– Part 2 (Programming Model)
– Part 3 (Student Project #1 – FIR Filter)
– Part 4 (Student Project #2 – ZigBee Receiver)
– Part 5 (Student Project #3 – Image Processor)
Generally speaking, there are a limited number of options when it comes to executing compute-intensive data processing applications at consumer electronics price-points:
- ASICs: These little scamps offer high-performance and low power consumption, but their functionality is "frozen in silicon", they have long lead times, and they have extremely high development costs.
- FPGAs: These "off-the-shelf" devices are reprogrammable via hardware design methodologies, but they have relatively slow reconfiguration rates that make them unsuitable for applications requiring dynamic reconfigurability. Also, although improvements are constantly being made, they consume relatively large amounts of power compared to ASICs and SoCs, which tends to make them unsuitable for use in low-power, hand-held, consumer electronics applications
- CPUs/DSPs: Both general-purpose CPUs and special-purpose digital signal processors (DSPs) are highly programmable, but they consume a lot of power and are not capable of addressing extreme-computational or bandwidth-intensive algorithms.
- SOCs: System-on-chip devices are complex beasts that combine ASIC hardware with CPU/DSP functions, hardware accelerators, blocks of memory, peripherals, and so forth. Not surprisingly, these share the pros and cons of ASICs/CPUs/DSPs.
In addition, of course, there is a plethora of specialize architectures, such as arrays of ALUs and/or Programming Elements (PEs) and/or CPUs/DSPs, but these tend to be focused on tasks like robotic vision systems and implementing wireless base-stations, where considerations such as power consumption and cost are less of an issue (feel free to peruse and ponder my Computing Universe paper for more details on these little rascals).
But now it seems that there's a new kid on the block. Having worked in "stealth mode" for the last couple of years, the folks at Element CXI are leaping onto center stage with a family of devices called Elemental Computing Arrays (ECAs). The guys and gals at Element CXI achieved first silicon in June 2007; they first demonstrated these devices in October 2007 at the CEATEC imaging, information, and communications conference in Japan; and first customer shipments are currently scheduled for Q1 2008.

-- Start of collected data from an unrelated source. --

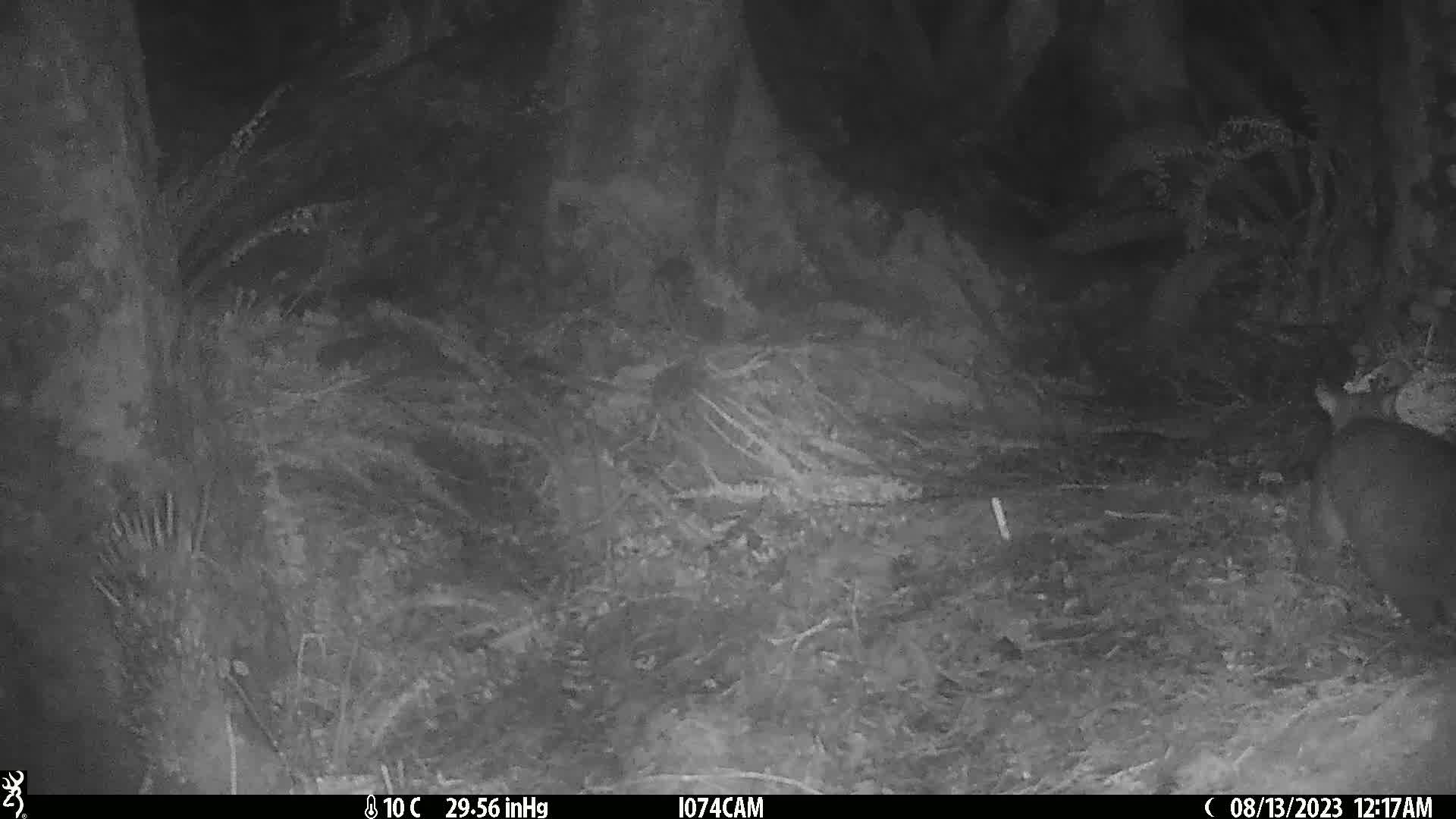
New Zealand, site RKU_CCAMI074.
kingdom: Animalia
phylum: Chordata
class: Mammalia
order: Diprotodontia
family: Phalangeridae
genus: Trichosurus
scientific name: Trichosurus vulpecula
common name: common brushtail possum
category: possum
Possum (common brushtail possum) (Trichosurus vulpecula).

"But just what are ECAs?" you cry! Well, let me tell you what I know, but remember that "a little knowledge is a dangerous thing", so you should regard me as being a highly dangerous individual (because I know so little)!
First and foremost, before we leap into the fray with gusto and abandon, we should note that ECAs are going to be presented as "off-the-shelf" chips that you can incorporate into your own designs. Next, we should note that these little rapscallions are dynamically reconfigurable (we could talk in terms of "reconfiguring the chip hundreds of thousands of times a second", but this doesn't really let us grasp the scope of things. It may be better to visualize this along the lines of "any portion of the chip – up to and including the entire device – can be dynamically reconfigured in a single clock cycle"). Last (for the moment) but not least, we should be aware that these little ragamuffins use an all-software programming model.

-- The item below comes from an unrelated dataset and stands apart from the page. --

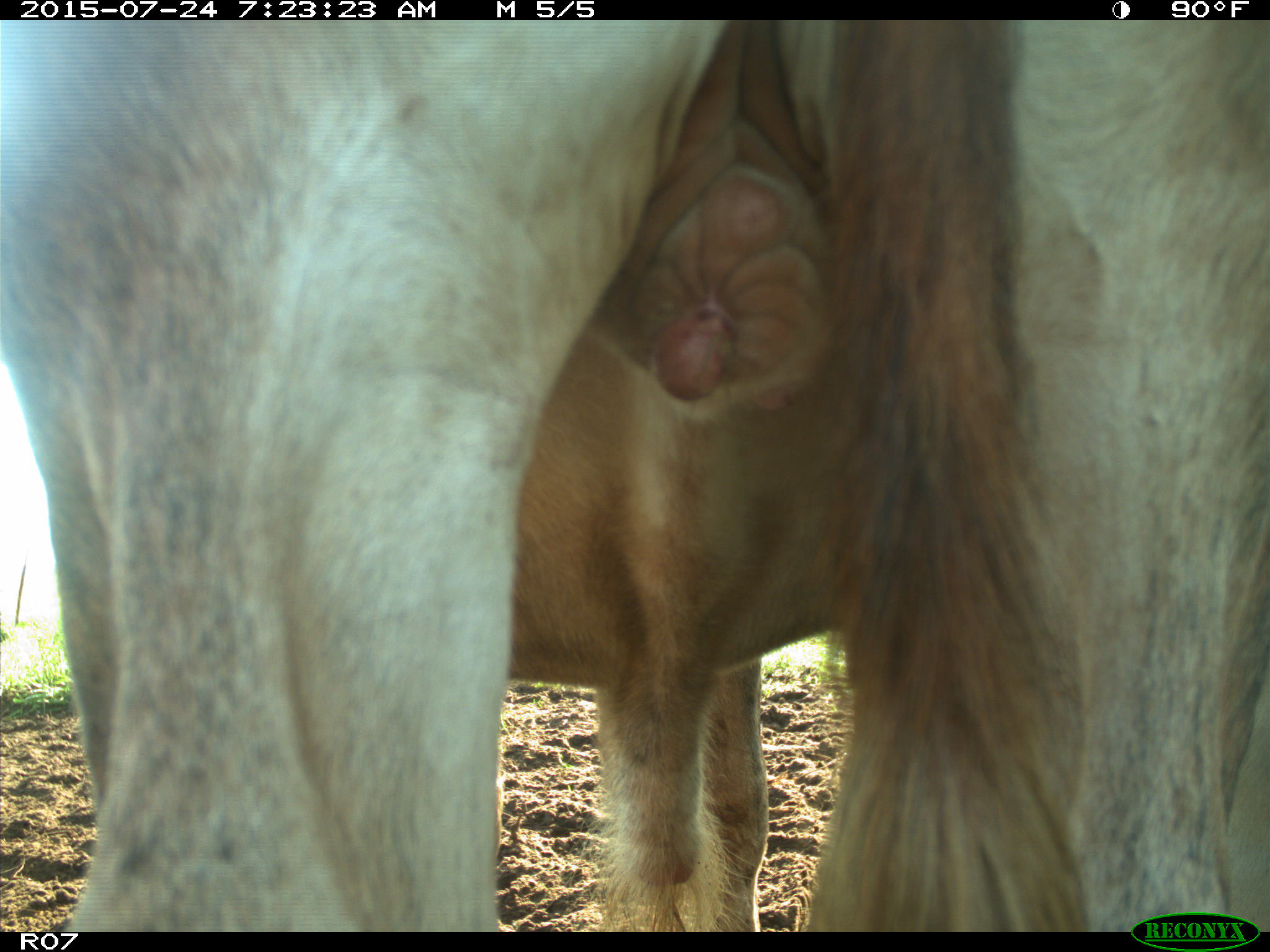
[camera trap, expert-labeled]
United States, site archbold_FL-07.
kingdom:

It's difficult to know quite where to start, because there are so many aspects to this technology that it makes your head spin. So, in order to keep what little sanity I have left, I'm going to start at the bottom and work my way up.
Conceptually, the lowest-level functional blocks in an ECA are known as Elements. There are currently seven types of Elements, which are divided into three main classes: computation, storage, and signaling as illustrated in Fig 1.
1. There are seven types of fundamental building blocks called Elements.
The Compute-Class Elements are as follows:
- BREO: Bit RE-Orderer. This enables shifting, interleaving, packing, and unpacking operations and can be used (un)packing, (de)interleaving, (de)puncturing, bit extraction, simple conditionals, etc.
- BSHF: Barrel SHiFter. This enables shifting operations and can be used for 16-bit barrel shift, left shift, right shift, logical shift, arithmetic shift, concatenation, etc.
- MULT: 16×16 signed and unsigned MULTiplier with optional 32-bit accumulation stage; double 8×8 multiplies.
- SALU: A Super ALU that performs 16-bit and 32-bit arithmetic and logical functions and can be used for sorts, compares, ANDs, Ors, XORs, ADDs, SUBs, ABS, masking, detecting, leading 0's, leading 0's, etc.
- TALU: A Triple ALU that enables up to three simultaneous logical and arithmetic functions with conditional execution. This little scallywag can be used for sorts, compares, ANDs, ORs, XORs, ADDs, SUBs, ABS, masking, detecting, Viterbi ACS, CORDIC, Motion Estimation, etc.
Storage Class Elements are as follows:
- MEMU: A MEMory Unit providing random-access memory and sophisticated DAG (Data Address Generation) capabilities used for data storage.
Signaling Class Elements are as follows:
- SME: A State Machine Element is used to implement sequential code, operate as a co-processor with other Elements, and operate as a virtual Element for data-flow programs. The SME is a sequential processor, but – unlike traditional processors – it can be augmented by the other Elements in the same Cluster (we'll talk about Clusters in a moment). The SME is also used to implement the real-time operating system, run-time environment, house keeping, test and resilience capabilities, and so forth.
Elements are non-homogeneous data-flow computational engines. All of the Elements have the same form, but different capabilities, thereby allowing each type to be implemented in the most efficient manner. Since all of the Elements have identical interfaces, this will facilitate adding new Elements in the future, and also creating new devices with different mixtures of Elements to target specific classes of problems.
Each Element has four 16-bit inputs and two 16-bit outputs (some Elements have the capability of ganging a pair of inputs or outputs together to perform 32-bit operations). Each input and output of an Element is queued, thereby isolating the Element from interconnect delays, and every Element executes an operation in one clock cycle (one Elemental instruction – the 32-bit multiplication – does require four clock cycles, but each of these is a normal clock cycle).